We wtorek, 6 lipca w Częstochowie odbył się „Happening w 50. rocznicę śmierci Louisa Armstronga”. Koncert pod pomnikiem Satchmo zorganizowało Polskie Stowarzyszenie Jazzu Tradycyjnego.
Nie mielibyśmy w Częstochowie pomnika Louisa Armstronga, gdyby nie Tadeusz Orgielewski, jego zespół Five O’Clock Orchestra i Międzynarodowego Festiwalu Jazzu Tradycyjnego „Hot Jazz Spring”. Podczas drugiej edycji imprezy zespół zorganizował koncert przed Filharmonią Częstochowską, zbierając podpisy pod petycją do władz miasta, by patronem bezimiennego dotąd placu uczynić słynnego trębacza. W efekcie, już rok później, zawisła tam odpowiednia tabliczka. Szybko narodził się kolejny pomysł, by na placu Armstronga stanęła rzeźba z jego podobizną. Najlepiej balansująca, autorstwa Jerzego Kędziory.

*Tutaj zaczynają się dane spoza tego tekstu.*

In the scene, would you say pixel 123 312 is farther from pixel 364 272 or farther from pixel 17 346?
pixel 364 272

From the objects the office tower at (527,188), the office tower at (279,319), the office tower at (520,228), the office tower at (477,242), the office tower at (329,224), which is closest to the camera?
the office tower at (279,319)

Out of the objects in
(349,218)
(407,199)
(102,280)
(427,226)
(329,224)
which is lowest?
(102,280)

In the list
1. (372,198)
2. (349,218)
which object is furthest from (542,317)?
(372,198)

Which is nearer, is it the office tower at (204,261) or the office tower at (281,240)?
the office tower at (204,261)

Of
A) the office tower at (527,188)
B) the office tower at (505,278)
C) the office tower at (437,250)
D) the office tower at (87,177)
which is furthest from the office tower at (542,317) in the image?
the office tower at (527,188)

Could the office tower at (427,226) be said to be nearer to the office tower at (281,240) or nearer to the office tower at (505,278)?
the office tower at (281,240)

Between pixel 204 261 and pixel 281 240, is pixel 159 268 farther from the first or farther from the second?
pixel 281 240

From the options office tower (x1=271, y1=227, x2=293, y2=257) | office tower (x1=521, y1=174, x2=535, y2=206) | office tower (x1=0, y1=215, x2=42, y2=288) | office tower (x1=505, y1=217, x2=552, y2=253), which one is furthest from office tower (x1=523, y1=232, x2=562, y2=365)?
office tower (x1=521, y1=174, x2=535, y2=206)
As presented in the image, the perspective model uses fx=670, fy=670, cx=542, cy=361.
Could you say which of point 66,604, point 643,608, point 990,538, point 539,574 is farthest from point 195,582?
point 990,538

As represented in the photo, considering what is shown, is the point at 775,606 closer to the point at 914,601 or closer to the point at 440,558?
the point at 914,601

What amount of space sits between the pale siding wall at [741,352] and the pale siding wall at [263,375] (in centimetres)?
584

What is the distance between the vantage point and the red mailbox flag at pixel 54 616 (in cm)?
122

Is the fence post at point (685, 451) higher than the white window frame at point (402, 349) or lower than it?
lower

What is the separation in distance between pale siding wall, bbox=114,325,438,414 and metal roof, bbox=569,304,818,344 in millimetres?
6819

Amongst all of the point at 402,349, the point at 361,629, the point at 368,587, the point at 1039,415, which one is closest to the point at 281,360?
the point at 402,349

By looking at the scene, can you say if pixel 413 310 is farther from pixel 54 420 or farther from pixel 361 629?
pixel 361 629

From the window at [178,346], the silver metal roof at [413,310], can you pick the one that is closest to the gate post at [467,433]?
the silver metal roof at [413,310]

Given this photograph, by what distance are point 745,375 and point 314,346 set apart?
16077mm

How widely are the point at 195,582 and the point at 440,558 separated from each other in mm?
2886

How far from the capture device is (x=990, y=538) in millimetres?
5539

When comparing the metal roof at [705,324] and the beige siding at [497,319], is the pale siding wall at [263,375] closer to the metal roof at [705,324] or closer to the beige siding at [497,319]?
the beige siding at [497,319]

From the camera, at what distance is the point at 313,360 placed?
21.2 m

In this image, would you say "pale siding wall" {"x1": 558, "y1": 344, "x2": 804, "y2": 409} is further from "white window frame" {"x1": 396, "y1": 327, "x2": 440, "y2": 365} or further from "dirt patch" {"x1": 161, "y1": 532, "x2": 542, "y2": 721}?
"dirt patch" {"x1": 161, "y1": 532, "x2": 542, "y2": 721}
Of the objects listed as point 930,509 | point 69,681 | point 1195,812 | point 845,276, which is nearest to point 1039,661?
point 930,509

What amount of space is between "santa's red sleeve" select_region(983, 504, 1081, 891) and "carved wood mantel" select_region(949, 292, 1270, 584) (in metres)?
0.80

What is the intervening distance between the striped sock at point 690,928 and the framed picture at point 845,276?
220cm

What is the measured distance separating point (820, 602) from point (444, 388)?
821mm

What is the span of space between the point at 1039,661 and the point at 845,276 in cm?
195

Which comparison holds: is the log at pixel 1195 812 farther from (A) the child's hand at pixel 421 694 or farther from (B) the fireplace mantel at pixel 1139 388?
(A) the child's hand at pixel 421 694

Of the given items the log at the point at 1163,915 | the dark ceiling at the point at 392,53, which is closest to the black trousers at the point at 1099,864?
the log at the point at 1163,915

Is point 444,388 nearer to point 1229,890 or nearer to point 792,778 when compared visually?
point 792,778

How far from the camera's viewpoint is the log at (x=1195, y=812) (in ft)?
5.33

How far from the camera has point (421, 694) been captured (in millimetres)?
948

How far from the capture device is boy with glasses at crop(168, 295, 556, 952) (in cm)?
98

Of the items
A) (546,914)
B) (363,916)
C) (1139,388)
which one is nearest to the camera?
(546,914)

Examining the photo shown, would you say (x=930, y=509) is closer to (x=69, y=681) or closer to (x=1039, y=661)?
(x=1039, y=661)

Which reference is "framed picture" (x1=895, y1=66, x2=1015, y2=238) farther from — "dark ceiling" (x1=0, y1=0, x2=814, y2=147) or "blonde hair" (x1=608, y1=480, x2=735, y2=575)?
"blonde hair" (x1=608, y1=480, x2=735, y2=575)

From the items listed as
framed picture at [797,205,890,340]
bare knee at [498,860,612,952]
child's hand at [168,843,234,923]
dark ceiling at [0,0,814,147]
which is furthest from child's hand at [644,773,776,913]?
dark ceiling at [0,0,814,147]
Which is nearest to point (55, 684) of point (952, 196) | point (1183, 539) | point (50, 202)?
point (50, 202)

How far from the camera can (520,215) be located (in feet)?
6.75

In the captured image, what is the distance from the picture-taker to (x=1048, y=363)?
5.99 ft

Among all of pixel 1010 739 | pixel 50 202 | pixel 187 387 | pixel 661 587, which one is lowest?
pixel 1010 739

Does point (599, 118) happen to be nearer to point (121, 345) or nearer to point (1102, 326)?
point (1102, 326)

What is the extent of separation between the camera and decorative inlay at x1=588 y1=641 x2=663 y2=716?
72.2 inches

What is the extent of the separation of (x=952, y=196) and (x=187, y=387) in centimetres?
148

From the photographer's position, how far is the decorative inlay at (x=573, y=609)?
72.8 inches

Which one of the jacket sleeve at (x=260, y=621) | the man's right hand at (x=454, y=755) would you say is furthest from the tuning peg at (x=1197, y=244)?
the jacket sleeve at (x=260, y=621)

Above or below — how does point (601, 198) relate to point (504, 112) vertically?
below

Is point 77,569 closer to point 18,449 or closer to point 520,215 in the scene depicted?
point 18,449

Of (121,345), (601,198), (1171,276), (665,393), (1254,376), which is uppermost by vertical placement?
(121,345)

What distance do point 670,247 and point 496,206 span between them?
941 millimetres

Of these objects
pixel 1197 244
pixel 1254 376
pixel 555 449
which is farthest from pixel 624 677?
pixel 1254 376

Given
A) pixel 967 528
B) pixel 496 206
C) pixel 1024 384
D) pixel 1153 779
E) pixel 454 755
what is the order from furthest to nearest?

Na to oczywiście potrzebne były środki. Zbiórkę prowadziło Polskie Stowarzyszenie Jazzu Tradycyjnego, którego prezesem od 2011 r. był Orgielewski. Kwestę organizowano przy okazji koncertów czy happeningów. Resztę potrzebnej kwoty miasto przekazało w ramach tzw. inicjatywy lokalnej.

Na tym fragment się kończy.